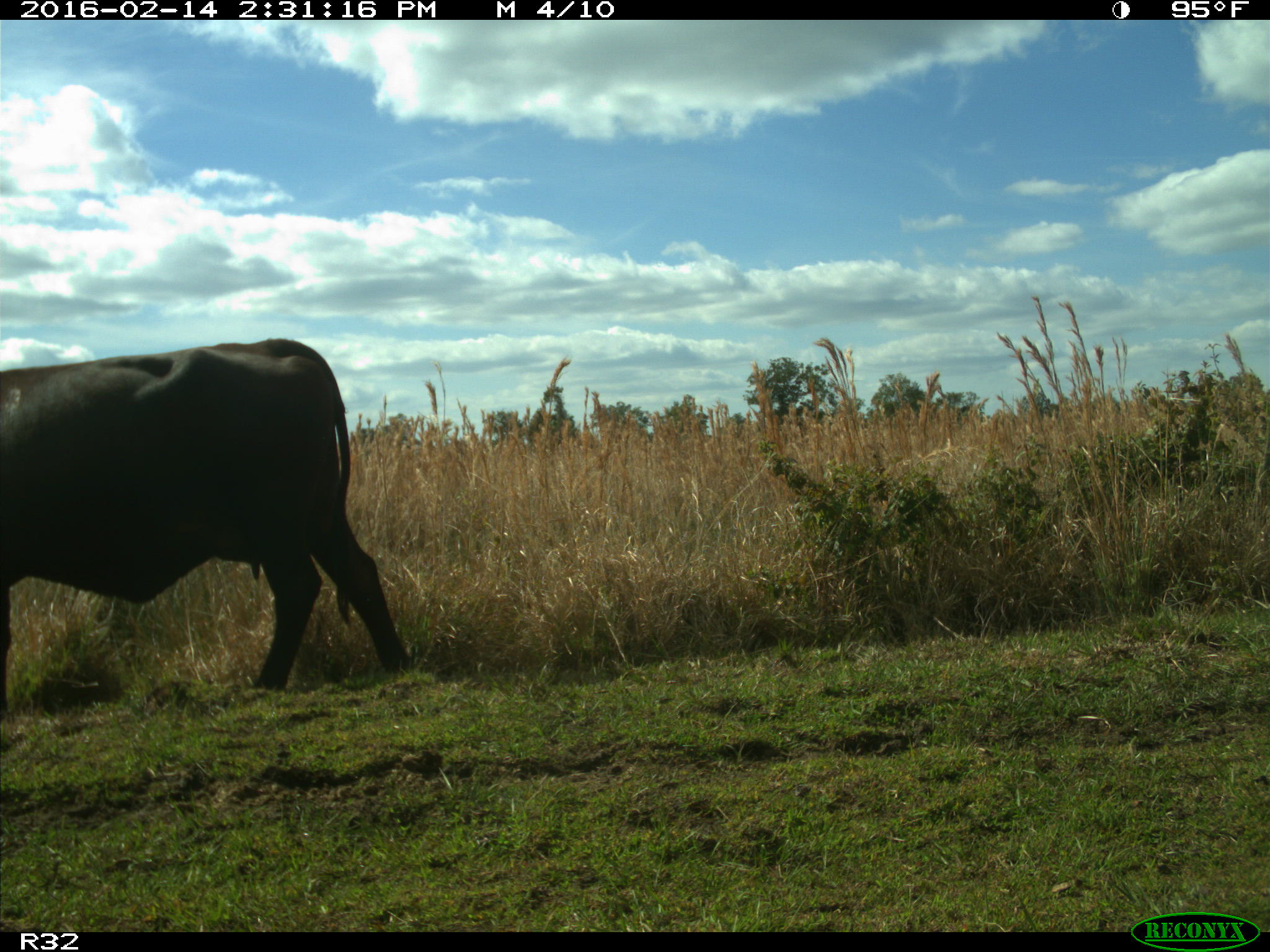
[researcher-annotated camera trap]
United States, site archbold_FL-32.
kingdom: Animalia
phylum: Chordata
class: Mammalia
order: Artiodactyla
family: Bovidae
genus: Bos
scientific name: Bos taurus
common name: domestic cow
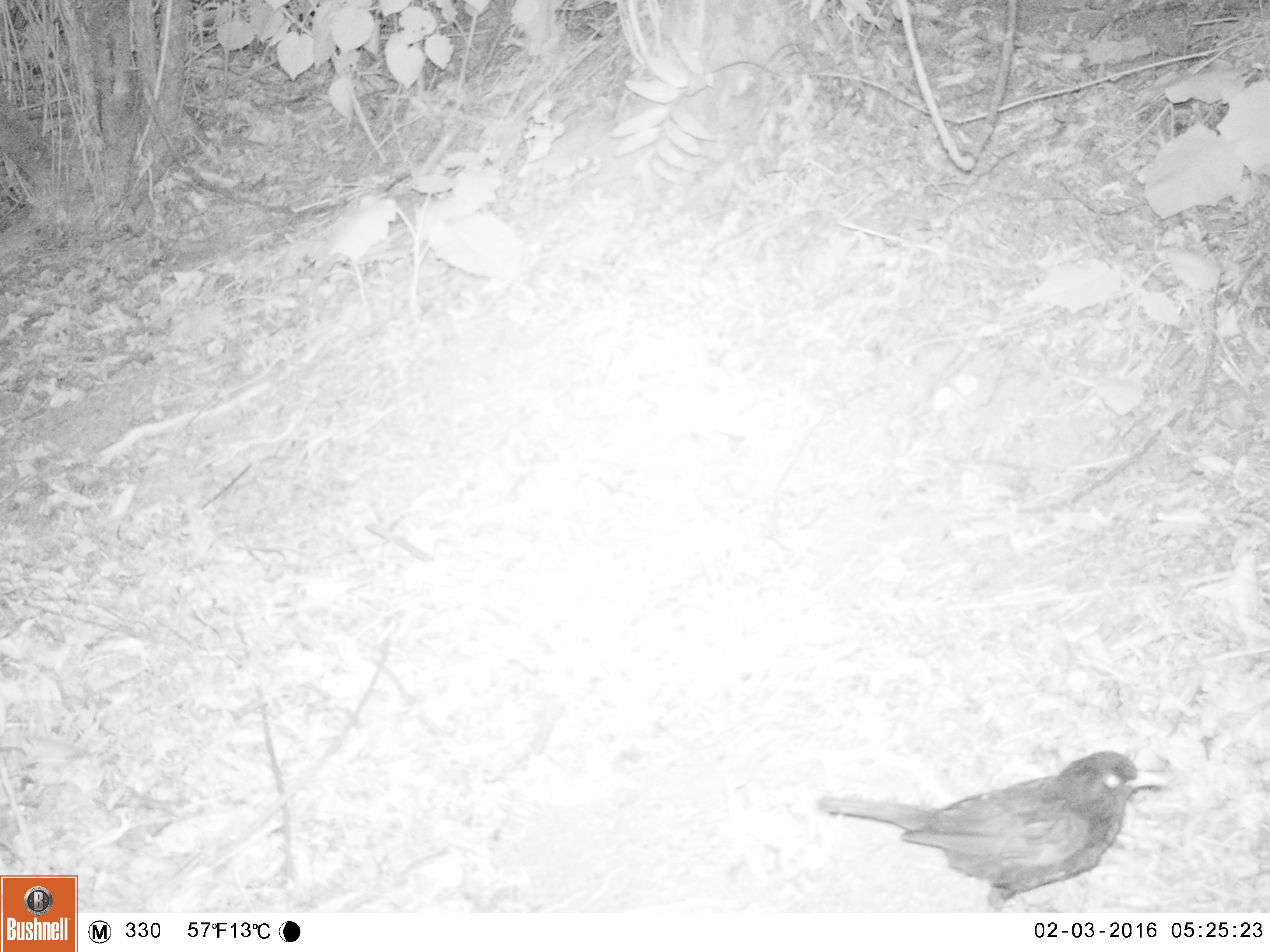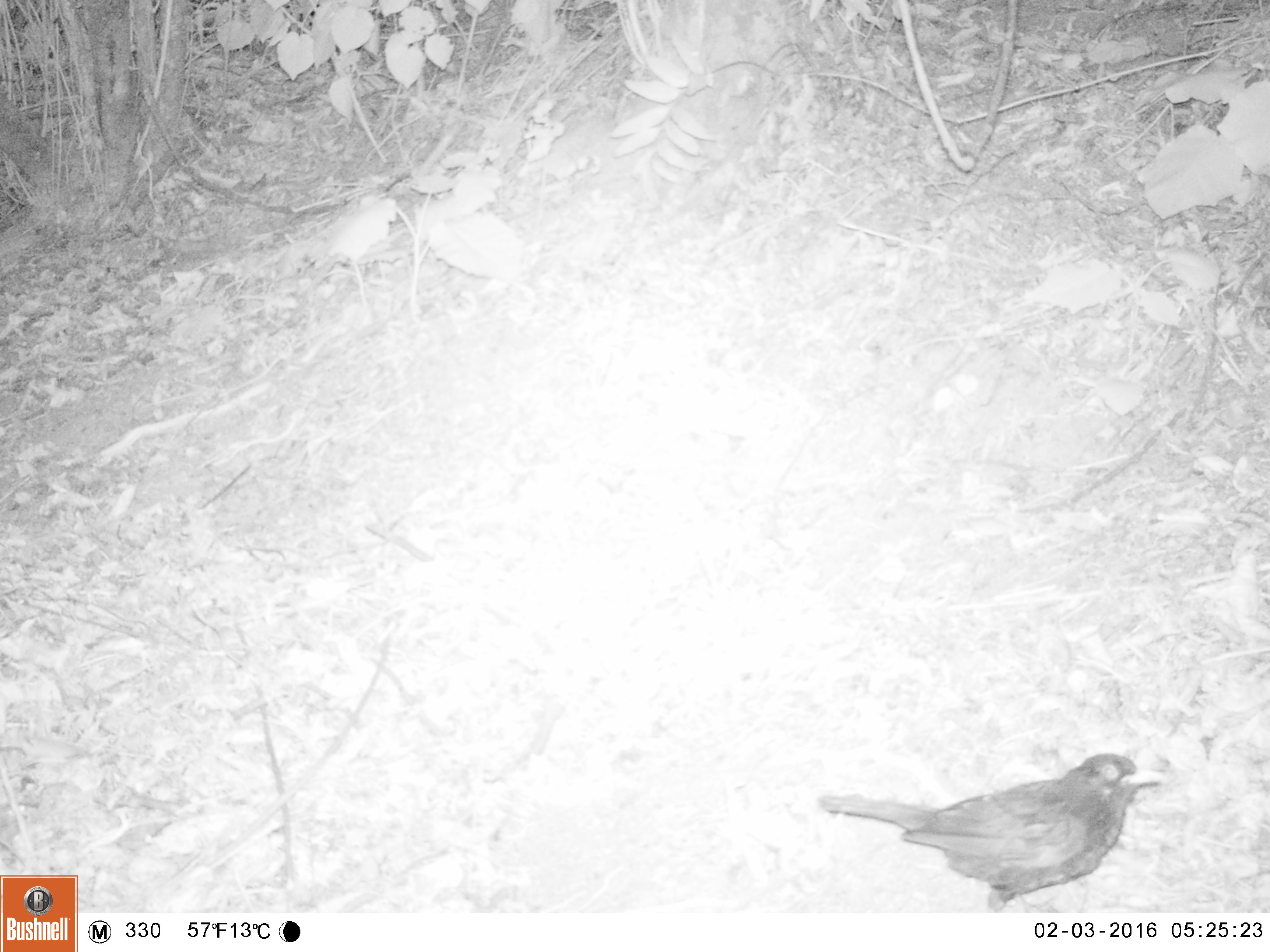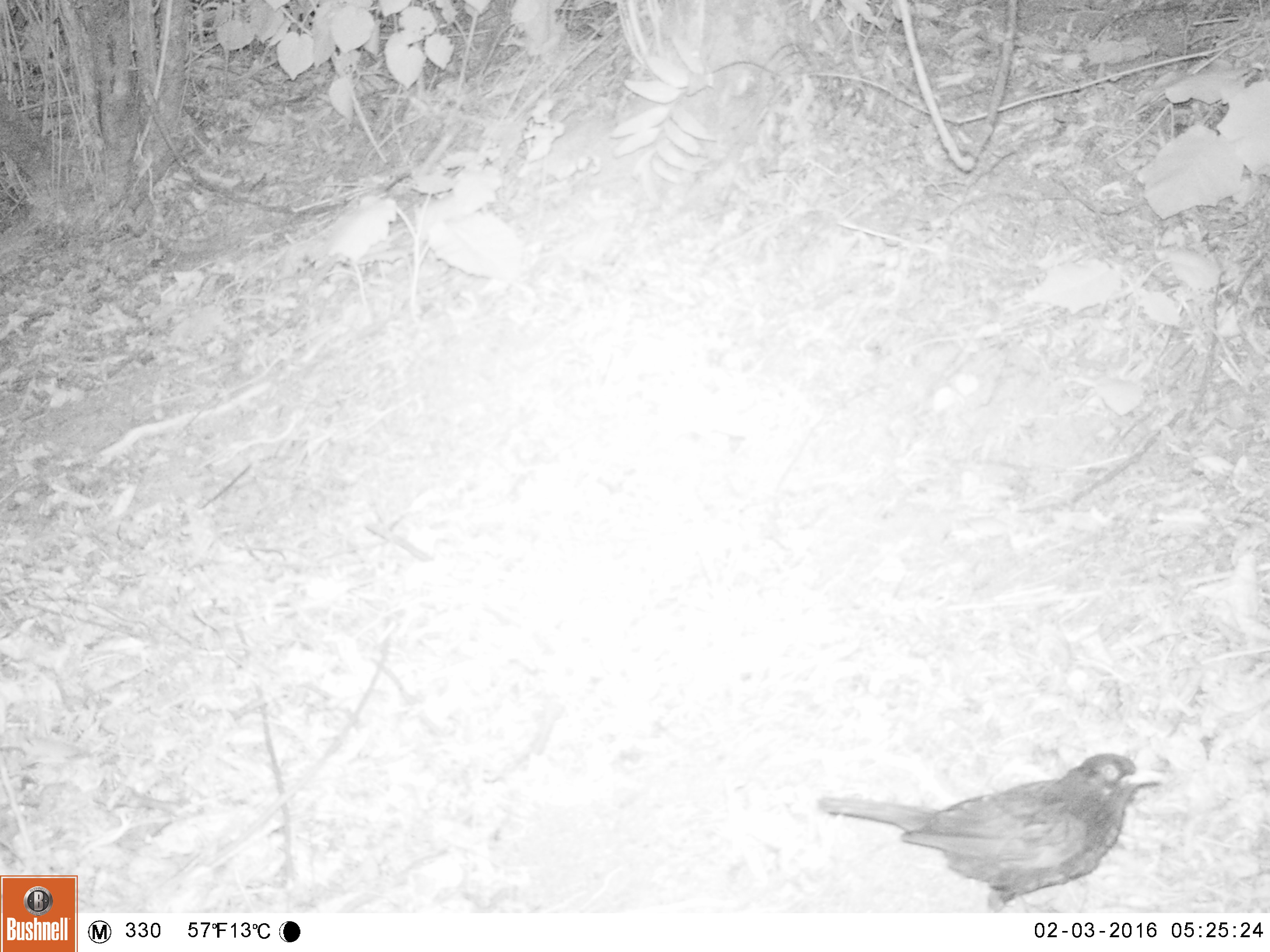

_Exercise_
Go through the listing above and write it out again exactly, dropping the pictures.

_Exercise result_
[researcher-annotated camera trap]
United States, site archbold_FL-32.
kingdom: Animalia
phylum: Chordata
class: Mammalia
order: Artiodactyla
family: Bovidae
genus: Bos
scientific name: Bos taurus
common name: domestic cow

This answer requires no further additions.